Arkansas voters have clearly shown that the Clinton era is over. Arkansas' white voters (black voters are now irrelevant) fully believe in absolute plutocracy. 2014 may be the peak for the trend, but that trend will not abate quickly. So it is in Louisiana and Tennessee. The New South, in which poor whits and poor blacks believed that they had something in common due to their shared poverty and allowed a Carter victory in 1976 and Clinton victories in 1992 and 1996 is over. This is not to say that Jim Crow will be back in full force and that the White Citizens Councils are running the political show, but in essence the political realities of Arkansas circa 2016 will be  much like those of Arkansas in 1960 except that overt segregation is no more and that the reactionary interests are fully in command through the Republican party instead of the Democratic Party. 

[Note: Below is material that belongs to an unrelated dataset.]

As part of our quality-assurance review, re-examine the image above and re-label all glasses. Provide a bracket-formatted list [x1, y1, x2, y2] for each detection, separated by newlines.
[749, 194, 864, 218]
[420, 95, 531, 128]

Evertime liberals lose it is becasue of racism

No -- it is more likely that racism will result from the right-wing shift in Southern politics.

Southern politics have typically been all about patronage, with winners dealing out goodies to electoral supporters and high taxes to everyone else.  That is the Jacksonian tradition at its harshest. Such abated during the New South era, but that era is gone. What follows?

There won't be a return to Jim Crow. TV cameras exposed how nasty the South was during the early 1960s with network news typically showing some reactionary pol proclaiming "We treat our Nigras well, and we have trouble only because of outside agitators" followed to a cut to an image of squalor complete with poorly-clothed black children with distended bellies. 

So it won't be that bad. It will be bad schools, low pay, poor public service, ineffective -but-brutal law enforcement, horrible prisons, and laws that give exploiters all the advantages.  It will be a place for people with a work ethic but no other assets to leave.